SOS Children’s Villages prevent children from being abandoned. They provide individuals with the opportunity to play a crucial role in a child’s upbringing. Yet the villages themselves are susceptible to the spillover of outside violence. Children are the most vulnerable to this violence. The proper means for child development cannot be provided if their well-being is not treated with more respect and concern.

There are provisions necessary for the proper development of a child. Children need to have a loving family, respect and security. Yet with the increase of conflict, children are being placed in more and more unsecure conditions which are stripping away at their quality of development.

In the Children’s Village of Rafah, a southern city of the Gaza Strip, the sounds of bombs can be clearly heard on a daily basis. The children do not understand the cause of the violence and are terrified by the sounds. Some ask the SOS mothers, “Why are there so many people being killed? Why are there so many houses being destroyed?” But the mothers cannot even answer and simply try to keep the children happy.

The Children’s Village in Israel, home to Muslim, Jewish and Christian children, is in just as much turmoil, its occupants disturbed by the sounds of war around them.
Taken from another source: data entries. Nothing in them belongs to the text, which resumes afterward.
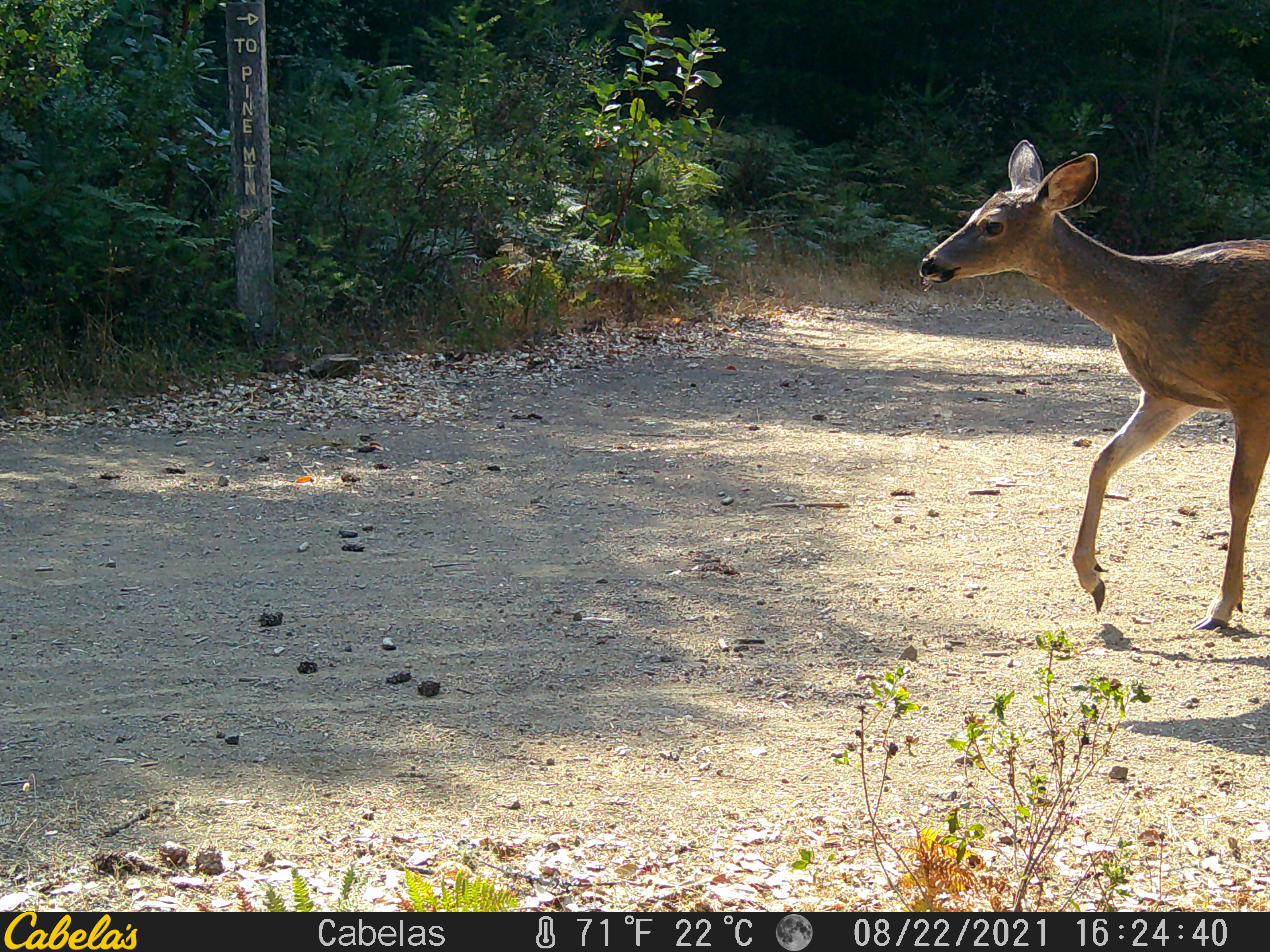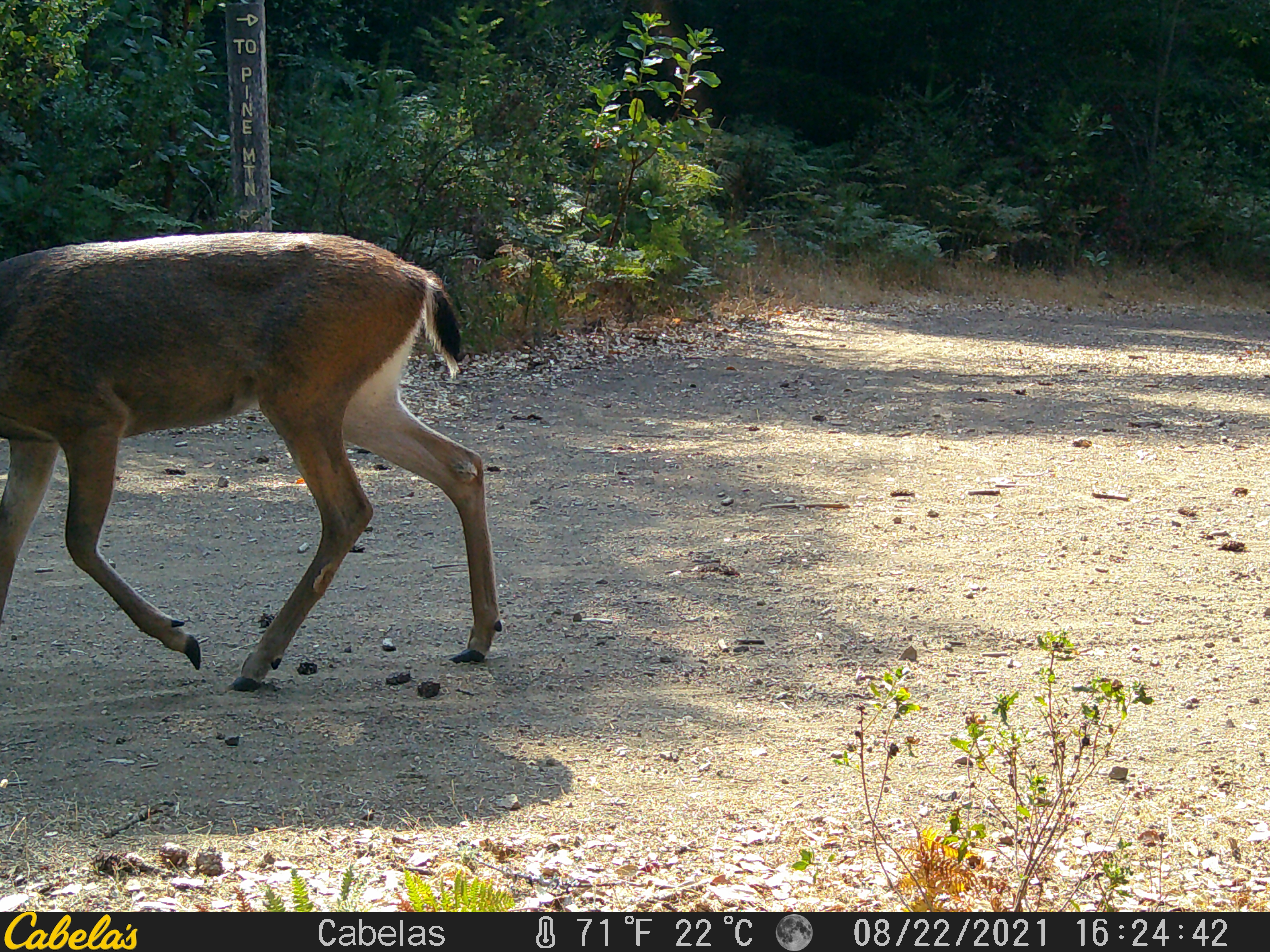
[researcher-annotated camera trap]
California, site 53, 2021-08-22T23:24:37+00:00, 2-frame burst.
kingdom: Animalia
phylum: Chordata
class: Mammalia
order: Artiodactyla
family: Cervidae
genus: Odocoileus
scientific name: Odocoileus hemionus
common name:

Here the Children’s Village is based in the conflict zone area, accompanied with fortified protection for families to take refuge.

Still, many children are too scared to leave the sides of their SOS mothers, some even too afraid to go to the bathroom alone. Older children say that this may be how their lives always are, always fearful of the raging war.

In Africa, the SOS Village of Malakal was forced to evacuate after threats of rebel violence. The village was later overrun by rebels and now lies in ruins. Plans of relocation to Juba, the capital city, were politically denied. Now the children of Malakal Village have no permanent home.

Countless stories exist about children who are barely surviving on the streets in their countries. From Ammar, the 10-year-old Syrian boy who spends his days collecting litter and who wakes up to insects crawling all over his body, to Tahir, an 18-year-old survivor of the SOS Village Malakal raid who ran for his life after witnessing murder, the situation of children without proper homes is worsening in these violent regions.